▶ **Selected passage**:

···

Health and Dental Coverage

Health and Dental Insurance

We are very fortunate to have one of the best health care systems in Canada.  However, there are some items that are not covered by our health care system such as health and dental coverage.  This may be for things like prescription drugs, dental exams and cleanings etc. and trips to health care practitioners such as Chiropractors, Naturopaths or Registered Massage Therapists.  For these things you can purchase Health and Dental Insurance.

Other items that you may be concerned about is vision care if you wear glasses or contacts and having emergency medical travel coverage if you travel outside of your province or outside of Canada.

You can purchase your own individual health and dental plan as an individual, as a couple or you can purchase a family plan.

There are multiple companies who offer Health and Dental Insurance.  We have listed two of the companies that we deal with that have very competitive rates.  They are Manulife and Sun Life.  Please see their links to their health insurance plans below.

···

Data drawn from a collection
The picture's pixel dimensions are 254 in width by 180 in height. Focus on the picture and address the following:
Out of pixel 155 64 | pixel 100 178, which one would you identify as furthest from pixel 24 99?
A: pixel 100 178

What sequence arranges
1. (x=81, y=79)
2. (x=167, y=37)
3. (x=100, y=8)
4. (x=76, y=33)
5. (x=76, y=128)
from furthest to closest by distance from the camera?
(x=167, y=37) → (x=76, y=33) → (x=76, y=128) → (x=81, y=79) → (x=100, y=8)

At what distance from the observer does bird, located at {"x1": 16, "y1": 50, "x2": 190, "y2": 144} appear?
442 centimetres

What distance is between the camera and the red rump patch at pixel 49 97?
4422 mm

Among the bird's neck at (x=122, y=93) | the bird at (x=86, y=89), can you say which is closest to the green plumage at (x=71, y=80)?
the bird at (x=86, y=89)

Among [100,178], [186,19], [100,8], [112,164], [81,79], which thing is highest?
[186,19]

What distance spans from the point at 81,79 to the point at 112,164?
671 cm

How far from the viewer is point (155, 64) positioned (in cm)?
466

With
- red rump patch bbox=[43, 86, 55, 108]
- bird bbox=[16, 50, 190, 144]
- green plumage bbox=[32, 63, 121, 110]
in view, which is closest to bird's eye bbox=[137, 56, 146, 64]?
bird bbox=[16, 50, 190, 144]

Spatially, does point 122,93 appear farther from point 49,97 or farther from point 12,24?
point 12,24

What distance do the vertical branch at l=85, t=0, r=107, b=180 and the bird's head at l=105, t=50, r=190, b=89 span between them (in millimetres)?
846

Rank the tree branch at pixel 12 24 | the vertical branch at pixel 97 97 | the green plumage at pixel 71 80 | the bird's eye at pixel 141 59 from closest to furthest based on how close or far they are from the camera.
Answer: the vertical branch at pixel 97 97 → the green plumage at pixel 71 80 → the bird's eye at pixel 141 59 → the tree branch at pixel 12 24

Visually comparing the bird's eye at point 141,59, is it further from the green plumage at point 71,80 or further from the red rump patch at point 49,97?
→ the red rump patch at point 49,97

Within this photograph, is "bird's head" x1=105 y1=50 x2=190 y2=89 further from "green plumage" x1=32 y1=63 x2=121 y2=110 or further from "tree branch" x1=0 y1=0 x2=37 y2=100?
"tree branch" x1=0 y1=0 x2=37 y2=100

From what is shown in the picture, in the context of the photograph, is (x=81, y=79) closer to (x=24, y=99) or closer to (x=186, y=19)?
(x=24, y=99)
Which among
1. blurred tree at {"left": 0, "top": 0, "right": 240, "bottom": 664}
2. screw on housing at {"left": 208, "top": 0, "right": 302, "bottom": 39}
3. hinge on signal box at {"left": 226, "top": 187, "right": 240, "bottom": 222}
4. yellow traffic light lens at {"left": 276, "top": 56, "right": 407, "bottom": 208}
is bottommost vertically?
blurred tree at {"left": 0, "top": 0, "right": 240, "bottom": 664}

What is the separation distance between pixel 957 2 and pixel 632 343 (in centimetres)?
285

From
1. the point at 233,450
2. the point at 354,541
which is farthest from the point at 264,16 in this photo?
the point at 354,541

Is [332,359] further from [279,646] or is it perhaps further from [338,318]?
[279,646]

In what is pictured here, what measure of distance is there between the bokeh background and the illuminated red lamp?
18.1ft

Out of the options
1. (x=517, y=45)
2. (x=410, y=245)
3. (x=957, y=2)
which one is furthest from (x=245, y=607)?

···

▶ **Complete the following**:
A – Which two companies does the passage on health and dental coverage name as offering Health and Dental Insurance?
B – Repeat the part of the passage on health and dental coverage between "Other items that" and "a family plan.", inclusive.
The items are separate material, unrelated to the passage on health and dental coverage.

▶ **Solutions to each task**:
A – Manulife and Sun Life.

B –
Other items that you may be concerned about is vision care if you wear glasses or contacts and having emergency medical travel coverage if you travel outside of your province or outside of Canada.

You can purchase your own individual health and dental plan as an individual, as a couple or you can purchase a family plan.